The U.S. Senate budget committee just released report entitled Next to Fall: The Climate Driven Insurance Crisis is here – and Getting Worse. Included is a map of non-renewals for 2023, showing that the crisis in the American home insurance market has spread beyond well-known problems in Florida and California. The jump in non-renewals now extends along the Gulf Coast, through Alabama and Mississippi; up the Atlantic seaboard, through the Carolinas, Virginia and into southern New England; inland, to parts of the plains and Intermountain West; and even as far as Hawaii.
Homeowners insurance is now a leading indicator of how climate reality will disrupt every aspect of our lives. And the impact will be enormous.

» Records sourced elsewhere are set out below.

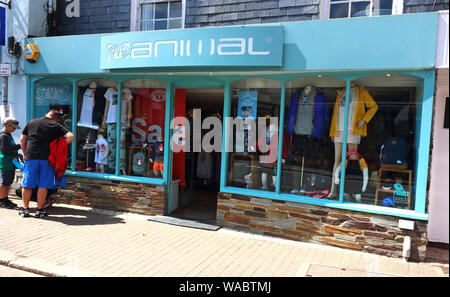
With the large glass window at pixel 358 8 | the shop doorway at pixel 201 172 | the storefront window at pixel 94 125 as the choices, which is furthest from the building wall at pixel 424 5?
the storefront window at pixel 94 125

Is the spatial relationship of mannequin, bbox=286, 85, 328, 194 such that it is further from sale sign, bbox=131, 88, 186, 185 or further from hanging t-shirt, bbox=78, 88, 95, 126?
hanging t-shirt, bbox=78, 88, 95, 126

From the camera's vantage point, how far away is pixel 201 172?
8.78m

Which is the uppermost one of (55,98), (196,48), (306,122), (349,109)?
(196,48)

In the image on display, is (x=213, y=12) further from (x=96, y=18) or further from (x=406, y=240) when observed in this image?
(x=406, y=240)

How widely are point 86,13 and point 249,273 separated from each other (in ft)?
21.1

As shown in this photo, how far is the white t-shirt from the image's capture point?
23.5 ft

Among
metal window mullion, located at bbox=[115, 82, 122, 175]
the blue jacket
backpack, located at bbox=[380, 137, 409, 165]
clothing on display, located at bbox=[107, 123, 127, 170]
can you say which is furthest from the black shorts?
backpack, located at bbox=[380, 137, 409, 165]

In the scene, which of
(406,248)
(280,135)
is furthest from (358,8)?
(406,248)

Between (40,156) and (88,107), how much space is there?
159 cm

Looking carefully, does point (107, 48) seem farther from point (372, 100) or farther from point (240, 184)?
point (372, 100)

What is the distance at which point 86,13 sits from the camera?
25.3 feet

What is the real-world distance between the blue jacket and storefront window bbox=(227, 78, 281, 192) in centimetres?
22

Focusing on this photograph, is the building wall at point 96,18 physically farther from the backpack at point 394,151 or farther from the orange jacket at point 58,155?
the backpack at point 394,151
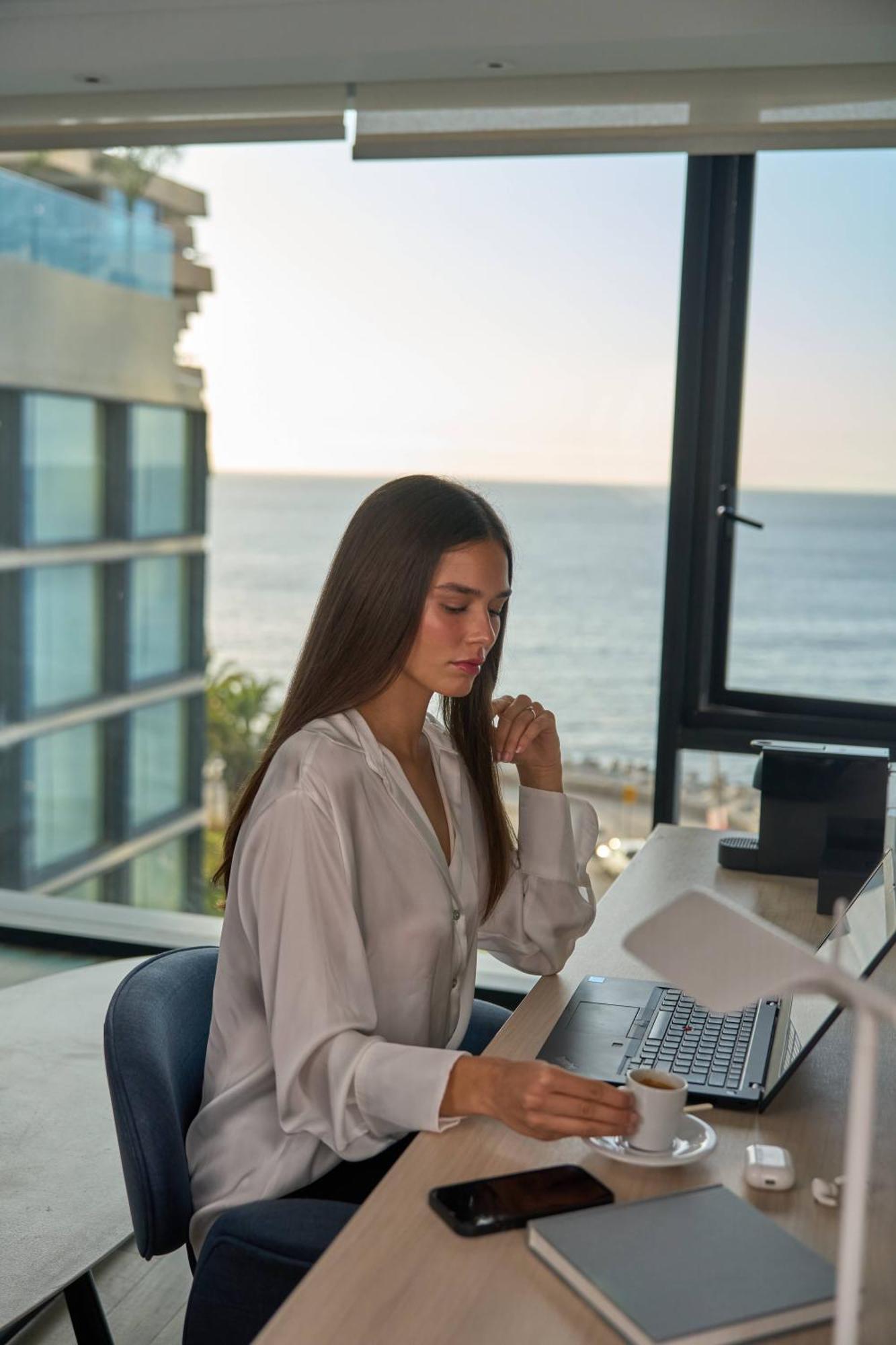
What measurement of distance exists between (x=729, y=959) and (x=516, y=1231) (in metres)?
0.45

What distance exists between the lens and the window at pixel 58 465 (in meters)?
3.95

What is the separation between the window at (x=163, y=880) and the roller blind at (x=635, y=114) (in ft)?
6.79

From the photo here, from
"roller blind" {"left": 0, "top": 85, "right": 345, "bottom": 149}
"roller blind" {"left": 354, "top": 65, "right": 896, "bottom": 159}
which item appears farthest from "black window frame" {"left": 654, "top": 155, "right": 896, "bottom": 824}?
"roller blind" {"left": 0, "top": 85, "right": 345, "bottom": 149}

Without homeowner’s insurance, you can’t get (or keep) a mortgage. An ever increasing number of communities will be too dangerous to insure and face falling property values, less tax revenue for basic services and limited ability to respond to disasters.
Committee chair Sheldon Whitehouse identified non-renewal data a key indicator “for predicting the likelihood and timing of a significant, systemic economic crash,” as disruption in the insurance market spreads to property values.
“The climate crisis that is coming our way is not just about polar bears, and it’s not just about green jobs,” Mr. Whitehouse said Wednesday during a hearing on the investigation’s findings. “It actually is coming through your mail slot, in the form of insurance cancellations, insurance non-renewals and dramatic increases in insurance costs.”
The New York Times created a helpful visualization of non-renewals by state along with the map shown above. The bottom line, the climate crisis is coming for America and it is not going to stop with “Coastal Elites”.